Моя пламенная речь привлекла искомое
внимание — поглазеть на товар очень скоро собрался уже десяток
любителей женских организмов. Я расценил это как сигнал к старту
и...
Магия будто почуяла, что лимит на
души снят. Групповая цель в количестве пяти человек запульсировала
красным. Происходящее вокруг стало похоже на изображение
тепловизора — всё сделалось нечётким и схематичным, лишь эти пятеро
светились алой сеткой сосудов на бесцветном фоне. Первые умерли
тихо. Пять голов — пять инсультов. Но со следующими так уже не
вышло. Массовое ухудшение здоровья сослуживцев вызвало подозрения у
оставшихся свидетелей этой трагедии, в результате чего те
потянулись за своим табельным оружием и принялись мельтешить, мешая
сфокусироваться. Пришлось дать грязной магии полную волю. И та с
благодарностью приняла её. Фонтаны крови брызнули из носов, ртов,
ушей и глазниц. Вопли и хрипы возвестили лагерю о перешагнувшей его
порог смерти. Стремительно покидающие меня силы вернулись с
торицей, как только Волдо высыпал мне в ладони пригоршню
свежесобранных душ. Десять за раз. Это было... Великолепно. Силы не
просто вернулись, они переполняли меня, рвались наружу, движимые
поиском новых жертв. И их было не удержать. Лагерь забурлил от
пролитой крови. Опомнившихся недоумков буквально рвало бешеным
напором, брызги и ошмётки тел летели, как шрапнель из направленных
во все стороны мясных стволов. Я шёл вперёд, почти на автомате
переводя гарнизон из встревоженного состояния в полужидкое и
поглощая души горстями. По мне текло, под ногами хлюпало, я
спотыкался о трупы, не различая их среди алого болота, но продолжал
двигаться дальше, подпитываемый теми, кого убил, как чёртов
комбайн, молотящий соляру и закачивающий её в свой бездонный бак.
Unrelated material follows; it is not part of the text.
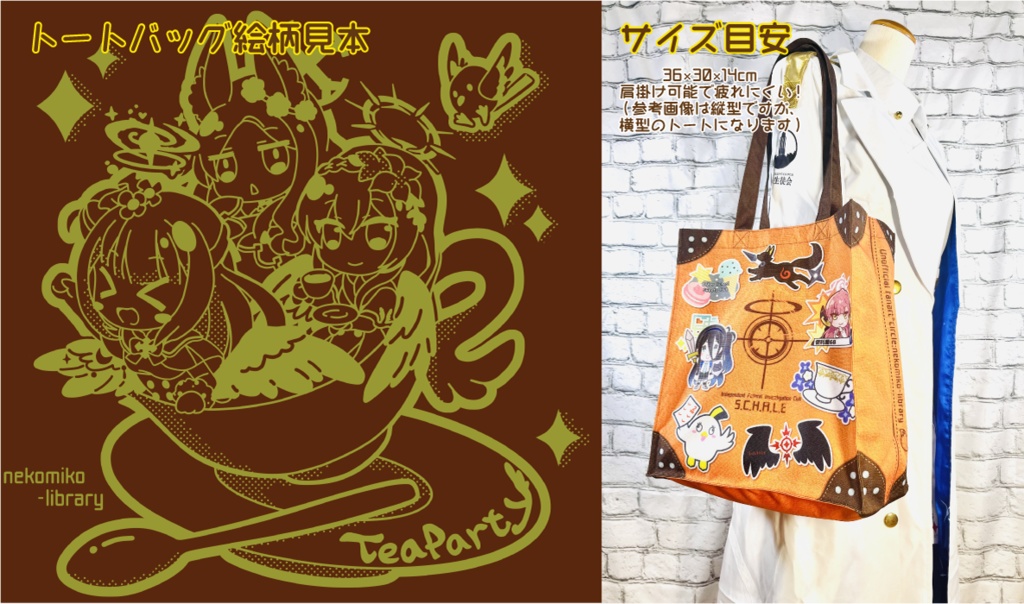 【C105】新刊グッズセット【アクキー以外との同梱不可】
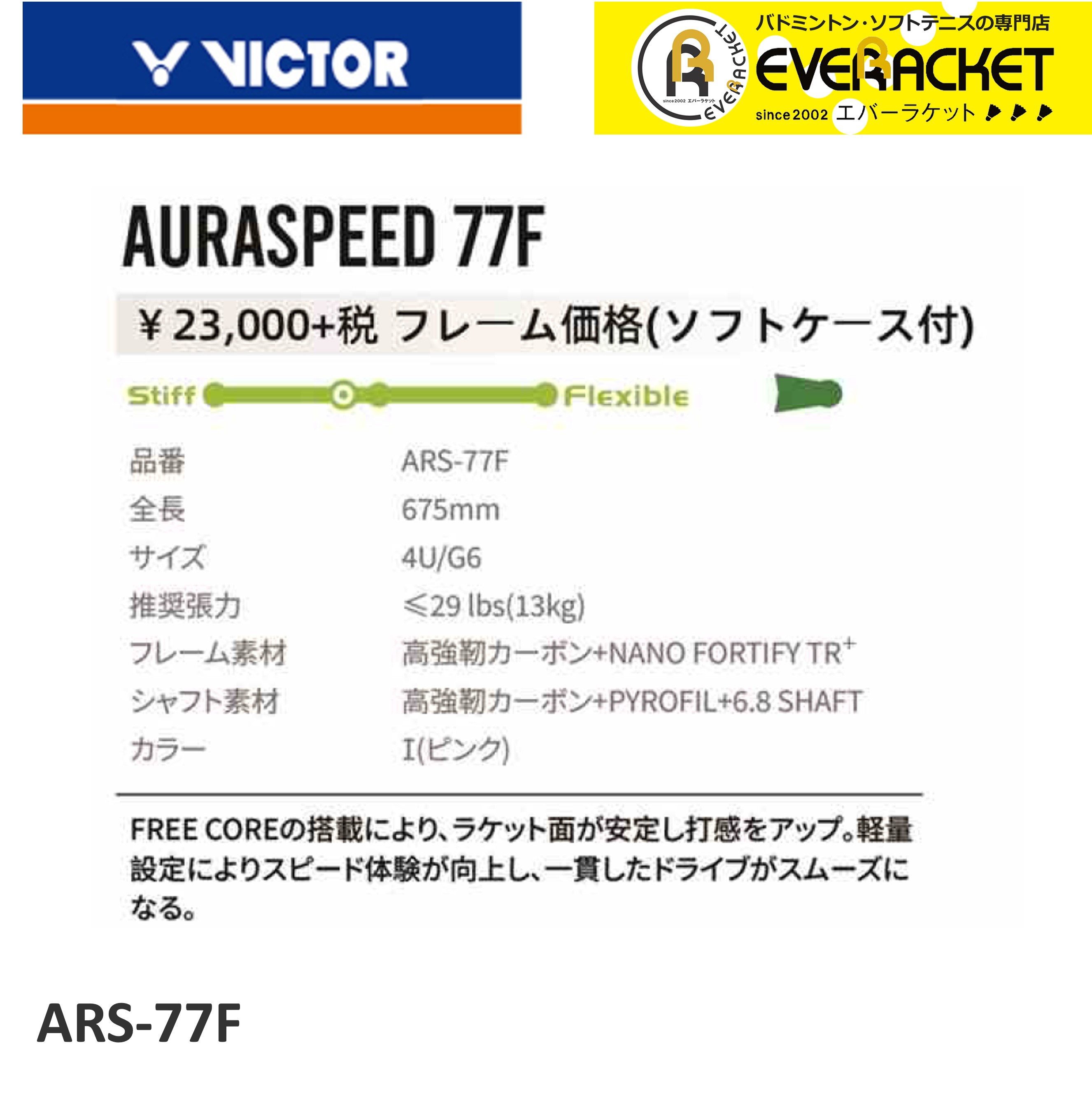 最短出荷】【ガット代・張り代無料】ビクター VICTOR バドミントン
Остановился я лишь тогда, когда единственной живой душой поблизости
остался Волдо. Его бежевое платье с белыми оборками стало полностью
красным, как и лицо. Белки глаз светились на багровом фоне, а
вытянутые вперёд руки держали последнее подношение.
— Больше никого?
— Никого.
— Сколько их было?
— О... Около с... Сорока, — выговорил
пацан, заикаясь.
— Что ж... — оглядел я убранное поле.
— Нас ждут великие битвы за урожай.
Странно… За свою противоестественно
долгую трудовую жизнь я отправил в небытие сотни человек. Я убивал
их из огнестрела, холодняком, бывало, что и голыми руками, даже
зубами, взрывал, сжигал, топил, хоронил живьём. Но я всегда
прилагал для этого усилия — от лёгкого нажатия на спусковой крючок
до напряжённого вырывания кадыка. Я всегда знал, скольких убил, и
счёт редко шёл на десятки за раз. Но сорок, чёрт подери… Сорок! А я
даже пальцем для этого не пошевелил. Я буквально сеял смерть и
пожинал души одной лишь силой… Мысли? Воли? Или какой-то совершенно
иной новой сущности, превратившей меня в своего носителя, в удобный
ей сосуд, в инструмент, эффективно забивающий гвозди в некую
конструкцию, масштабов которой и вообразить не может?